投資情報誌・経済雑誌記者経て、ISO 14001の審査、環境・社会報告書審査やCSR関連のコンサルティングに従事。2006年4月に独立。環境主任審査員、中小企業診断士、中央大学大学院兼任講師(環境会計・環境監査を担当)。ゆるやかな菜食料理を実践し、食や心の面からも環境問題解決への糸口を模索。著書に『アメリカの環境スクール』『CSR入門講座―推進組織体制を構築する』など。

◆講義録

「幸せ」とは主観的なもの

いまの社会は経済格差が非常に大きいが、経済力の向上と幸福感は比例するわけではない。例えば、「100倍お金があれば100倍幸せか」というと、そんなことはないだろう。「十分な貯蓄があれば、仕事なんかしないで好きに暮らせる」という人もあるかもしれないが、そうだろうか。

つい先日、「苛立ちを感じやすい若い世代が増えている」という新聞報道があった。仕事や生活が原因で、イライラを感じている20~30歳代の人の割合が60%を超えているそうだ。長く続いている景気低迷の影響という見方もあるだろうが、私は「自己重要感」の不足とも関連があるような気がしてならない。自己重要感とは、「自分は価値ある存在だ」という自分への信頼感、自分を愛するということだ。

競争社会によって現代人は、消費欲、成功願望、あふれる情報、人間関係、何かに対する恐れなど、さまざまな呪縛に強くとらわれている。こうした呪縛が自己重要感を損ない、心にイライラを招いたり、幸せから遠ざけたりしているのではないかと思う。

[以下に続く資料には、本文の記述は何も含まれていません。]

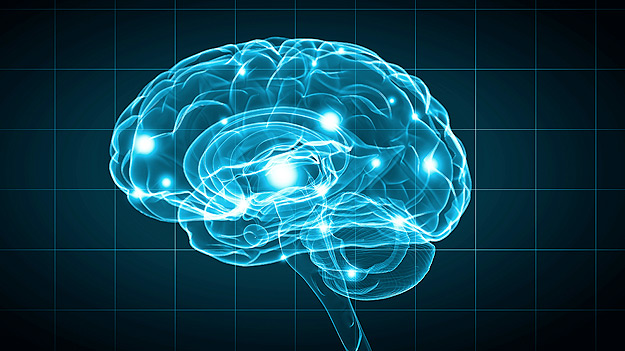 Brain Determinism and Free Will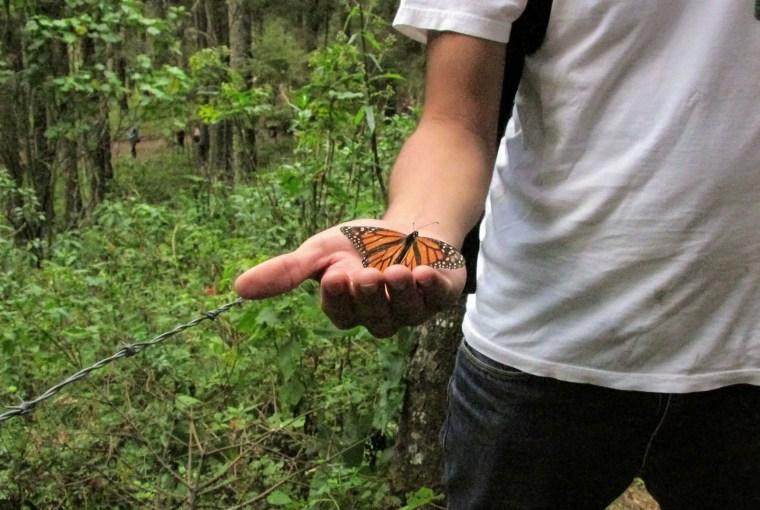 El Rosario Monarch Migration Sanctuary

ところで「幸せ」とは何だろうか。ウィキペディアには「本人の主観的な価値観によって、本人が満ち足りていると感じている心理状態」とある。これは一つの説明に過ぎないが、「主観的な価値観によって」というところは重要だろうと思う。私のイメージする幸せとは、例えば心が何かに満たされている気分、自分の過去と今の瞬間に満足でき、それが続いていくという安心感など、やはり自己重要感につながっている。もっとも、これは理想的な姿であって、現実の自分は、すぐに自分と他人を比較して、ずいぶんと劣等感に苛まれてきたものだ。その反省もこめて、他者と自己との区別をあまり感じなくなること、そこに幸せの鍵があるのではないかと思っている。


さまざまなステークホルダーへの影響を考える

幸せとビジネスについて考えてみよう。幸せそのものをビジネスに冠するのは難しいが、幸せを提供するビジネスという意味でなら、いろいろな可能性がある。実はたいていのビジネスは、消費者が求めるモノやサービスを提供しているという点で、何かしら幸せを提供しているといっていいだろう。だが、その反面で、何かしらの「副作用」という不幸を与えている可能性もある。例えば、自社のモノやサービスを、延々と買い求めてもらうように仕向けることは、お客さんをある種の「中毒」にしているという点で、副作用をもたらしているとも言える。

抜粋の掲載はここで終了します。